| Page text |
☆ ☆ ☆

It’s time for the jobless, homeless and landless to raise our voices
By Sr Bernadette Mary Reis fsp
Rose Molokoane is participating in a meeting of Popular Movements and the Vatican’s Dicastery for Promoting Integral Human Development. Rose is the National Coordinator of FEDUP (Federation of Urban and Rural Poor in South Africa) and is a co-founder of Slum Dwellers International. She spoke with Vatican News about Slum Dwellers, about what she hopes to bring to Saturday’s meeting and the importance of Pope Francis’s promotion of Popular Movements.
Slum Dwellers
Slum Dwellers was founded in 1996 and is now operational in thirty-three countries in Africa, Asia and Latin America. Homelessness, landlessness and poverty are the three issues Slum Dwellers is addressing. “Women transforming the slums of our cities” is their vision. They promote “resilient and inclusive cities that improve the lives of the urban poor.”
Rose emphasizes that “everyone who is part of this organization is trying to become self-reliant”.
Slum Dweller's strategy involves forging partnerships with local civic leaders and national governments, and identifying the real issues affecting people.
Popular Movements creating change
The main message Rose wants to bring to Saturday’s meeting is that “we still have a lot of people who are homeless, landless, we have people who don’t have security”. Her dream is that Popular Movements come together and “draft our own policy” and use such policy to influence national governments. “If we are not doing it together,” Rose says, “but doing it individually, we will find that the international world never understands what the people are talking about.”

☆ ☆ ☆

| Listed entries |
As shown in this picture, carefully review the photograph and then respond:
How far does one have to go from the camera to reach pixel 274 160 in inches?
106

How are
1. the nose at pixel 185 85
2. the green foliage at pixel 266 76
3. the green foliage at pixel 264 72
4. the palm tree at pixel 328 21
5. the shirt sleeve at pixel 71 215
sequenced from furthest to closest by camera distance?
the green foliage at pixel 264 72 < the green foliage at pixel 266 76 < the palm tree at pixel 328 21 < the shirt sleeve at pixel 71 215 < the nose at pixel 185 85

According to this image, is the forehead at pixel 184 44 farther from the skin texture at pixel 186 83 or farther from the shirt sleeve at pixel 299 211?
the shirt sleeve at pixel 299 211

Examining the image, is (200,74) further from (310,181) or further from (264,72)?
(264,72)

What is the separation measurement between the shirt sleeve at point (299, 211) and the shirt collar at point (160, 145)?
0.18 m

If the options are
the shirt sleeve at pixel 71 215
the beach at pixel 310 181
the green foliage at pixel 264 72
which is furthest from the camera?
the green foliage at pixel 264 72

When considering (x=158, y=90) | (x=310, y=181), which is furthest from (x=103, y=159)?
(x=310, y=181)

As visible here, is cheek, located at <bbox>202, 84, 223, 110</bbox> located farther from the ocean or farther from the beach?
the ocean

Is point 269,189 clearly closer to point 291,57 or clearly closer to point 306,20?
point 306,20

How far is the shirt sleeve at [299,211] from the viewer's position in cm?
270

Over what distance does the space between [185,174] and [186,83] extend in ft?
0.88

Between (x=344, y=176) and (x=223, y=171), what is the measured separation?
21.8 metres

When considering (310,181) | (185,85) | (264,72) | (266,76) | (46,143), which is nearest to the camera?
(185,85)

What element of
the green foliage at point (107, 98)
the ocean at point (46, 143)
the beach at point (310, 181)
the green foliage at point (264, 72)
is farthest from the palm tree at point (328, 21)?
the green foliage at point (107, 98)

☆ ☆ ☆

| Assignment 1 |
Answer these questions from the article about Rose Molokoane and Slum Dwellers:
(a) Which organization does Rose serve as National Coordinator?
(b) In what year was Slum Dwellers founded, and in how many countries does it now operate?
(c) What does Rose dream that Popular Movements will draft together?
| Assignment 2 |
Write the next few paragraphs of the article about Rose Molokoane and Slum Dwellers, beginning after its final sentence.

| Answer area 1 |
(a) FEDUP, the Federation of Urban and Rural Poor in South Africa.
(b) 1996, and thirty-three countries.
(c) Their own policy.

| Answer area 2 |
Rose also recognizes the importance that these Movements come up with relevant policies or ideas that are “internationally drafted” and proposed to international bodies. “We are not just sitting back and waiting for the governments to do it for us,” Rose insists.
“We are there to do it for ourselves, but we need their support”, she said – moral, technical and financial.
“It is us who have to change our own lives. It is us who have to influence the policies of government especially when it comes to land and housing because those are the areas where people get dignity, where the households get confidence, privacy and working together as a neighbor."
What Pope Francis's support means
Pope Francis understands Popular Movements because he himself comes from a country “that is affected by poverty, lack of security, lack of houses for the poor," Rose says. He knows and understands what he is talking about, she continues.
“[The Pope] is a listening individual. He is doing things in action. He is trying to make different member states, different countries, understand how to work together with the people at the community level. He is trying to use his experience of his country to say to member states, ‘this is how we should work with people – creating partnerships. He is going all around the world visiting different countries, sending the same message: that governments should listen to the people who are doing things for themselves, that governments come up with policies that are pro-poor…that will create a better life for the poor”.
Rose says she has great respect for the Pope’s idea that homeless, landless and jobless people should come together to seek solutions and raise their voices together so people will listen. She hears an urgency in the Pope’s invitation “not to waste time and sit back”. The pandemic has made it clear that “we need to work together, and raise our voice and our issues together.”